El historiador Bustamante plantea que existe un componente político interno. El documento menciona a organizaciones y figuras relacionadas con la izquierda estadounidense y puede convertirse, según su análisis, en una herramienta para el debate político previo a las elecciones de mitad de mandato.
El experto también plantea otra posibilidad: que la construcción de una narrativa sobre Cuba como una amenaza para la seguridad estadounidense pueda servir para justificar futuras acciones más agresivas contra la isla.
La comparación con Venezuela aparece como referencia. Bustamante recuerda que Estados Unidos utilizó anteriormente acusaciones contra Nicolás Maduro para construir una narrativa alrededor del narcotráfico antes de intensificar su presión sobre el gobierno venezolano.
Una Cuba debilitada, pero presentada como amenaza
La situación económica de Cuba contrasta con la imagen de una potencia capaz de representar una amenaza significativa para Estados Unidos.
La isla atraviesa una profunda crisis energética, con apagones prolongados y dificultades para garantizar servicios básicos. La situación se agravó después de que Cuba dejara de recibir petróleo venezolano y Washington incrementara la presión sobre los países que suministran combustible a la isla.

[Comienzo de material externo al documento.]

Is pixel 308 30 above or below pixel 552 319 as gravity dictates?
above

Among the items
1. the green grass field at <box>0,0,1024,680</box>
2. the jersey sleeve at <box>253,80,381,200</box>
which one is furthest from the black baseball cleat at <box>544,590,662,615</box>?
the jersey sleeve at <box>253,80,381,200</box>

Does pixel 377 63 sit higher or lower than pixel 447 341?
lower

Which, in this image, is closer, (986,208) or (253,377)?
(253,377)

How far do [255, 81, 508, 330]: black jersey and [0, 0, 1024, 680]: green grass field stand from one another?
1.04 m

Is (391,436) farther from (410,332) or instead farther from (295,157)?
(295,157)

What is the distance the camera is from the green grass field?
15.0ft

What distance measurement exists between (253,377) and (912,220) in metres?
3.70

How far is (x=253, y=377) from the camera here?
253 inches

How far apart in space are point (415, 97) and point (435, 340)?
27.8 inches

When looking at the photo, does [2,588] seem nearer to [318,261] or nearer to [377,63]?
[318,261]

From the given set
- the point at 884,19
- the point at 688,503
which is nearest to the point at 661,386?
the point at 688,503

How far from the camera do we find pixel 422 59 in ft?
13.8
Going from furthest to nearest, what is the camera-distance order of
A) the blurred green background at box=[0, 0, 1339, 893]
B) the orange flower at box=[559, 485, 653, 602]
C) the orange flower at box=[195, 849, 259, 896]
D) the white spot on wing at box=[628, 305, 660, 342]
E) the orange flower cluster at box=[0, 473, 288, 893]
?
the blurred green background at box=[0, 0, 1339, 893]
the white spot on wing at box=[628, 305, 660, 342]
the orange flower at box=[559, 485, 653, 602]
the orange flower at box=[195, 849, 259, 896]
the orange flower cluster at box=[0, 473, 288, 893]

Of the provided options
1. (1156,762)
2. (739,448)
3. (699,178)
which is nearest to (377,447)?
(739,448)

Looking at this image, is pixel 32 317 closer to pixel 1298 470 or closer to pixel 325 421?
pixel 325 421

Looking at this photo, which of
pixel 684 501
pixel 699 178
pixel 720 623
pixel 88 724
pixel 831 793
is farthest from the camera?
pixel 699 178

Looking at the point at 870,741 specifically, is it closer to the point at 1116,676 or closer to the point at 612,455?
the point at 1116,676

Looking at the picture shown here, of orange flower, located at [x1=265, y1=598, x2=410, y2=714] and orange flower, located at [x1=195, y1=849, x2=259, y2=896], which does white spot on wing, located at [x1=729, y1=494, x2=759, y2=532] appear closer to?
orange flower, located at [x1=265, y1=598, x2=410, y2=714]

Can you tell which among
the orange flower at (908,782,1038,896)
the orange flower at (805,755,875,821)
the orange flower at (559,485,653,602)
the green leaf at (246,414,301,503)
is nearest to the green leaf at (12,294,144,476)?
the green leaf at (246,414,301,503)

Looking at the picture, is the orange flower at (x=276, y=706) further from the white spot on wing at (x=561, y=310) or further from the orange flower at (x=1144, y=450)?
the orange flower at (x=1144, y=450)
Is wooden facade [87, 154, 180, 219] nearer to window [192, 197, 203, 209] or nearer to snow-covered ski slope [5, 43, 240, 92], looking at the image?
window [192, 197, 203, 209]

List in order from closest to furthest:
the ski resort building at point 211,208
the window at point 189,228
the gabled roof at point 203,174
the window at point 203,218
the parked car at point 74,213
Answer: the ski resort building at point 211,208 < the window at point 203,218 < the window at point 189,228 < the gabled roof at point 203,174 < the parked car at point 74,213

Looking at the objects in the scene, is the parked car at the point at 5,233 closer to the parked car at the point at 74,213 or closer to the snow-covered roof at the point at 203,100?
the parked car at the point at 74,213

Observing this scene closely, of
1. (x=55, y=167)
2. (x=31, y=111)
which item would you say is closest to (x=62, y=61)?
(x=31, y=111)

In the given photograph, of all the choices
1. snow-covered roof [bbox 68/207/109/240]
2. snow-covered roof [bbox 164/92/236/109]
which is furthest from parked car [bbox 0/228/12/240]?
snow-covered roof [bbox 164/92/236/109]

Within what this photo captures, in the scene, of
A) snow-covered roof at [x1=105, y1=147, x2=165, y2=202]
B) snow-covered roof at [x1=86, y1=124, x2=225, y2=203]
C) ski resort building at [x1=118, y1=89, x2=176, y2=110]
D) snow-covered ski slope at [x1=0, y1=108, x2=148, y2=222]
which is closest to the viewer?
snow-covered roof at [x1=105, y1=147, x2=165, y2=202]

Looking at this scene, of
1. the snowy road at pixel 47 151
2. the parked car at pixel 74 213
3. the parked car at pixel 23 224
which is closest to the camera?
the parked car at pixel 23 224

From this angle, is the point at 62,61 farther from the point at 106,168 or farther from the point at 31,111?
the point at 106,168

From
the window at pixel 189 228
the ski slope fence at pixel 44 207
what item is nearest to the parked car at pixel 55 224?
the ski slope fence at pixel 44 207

El Departamento de Estado sostiene, sin embargo, que la debilidad económica no significa que Cuba carezca de capacidad para generar daños. Su argumento es que la influencia de la isla sería principalmente ideológica y política.
La administración Trump ha convertido así a Cuba en uno de los principales objetivos de su política exterior hacia América Latina, mientras el gobierno de Díaz-Canel rechaza las acusaciones y denuncia una nueva escalada de presión estadounidense.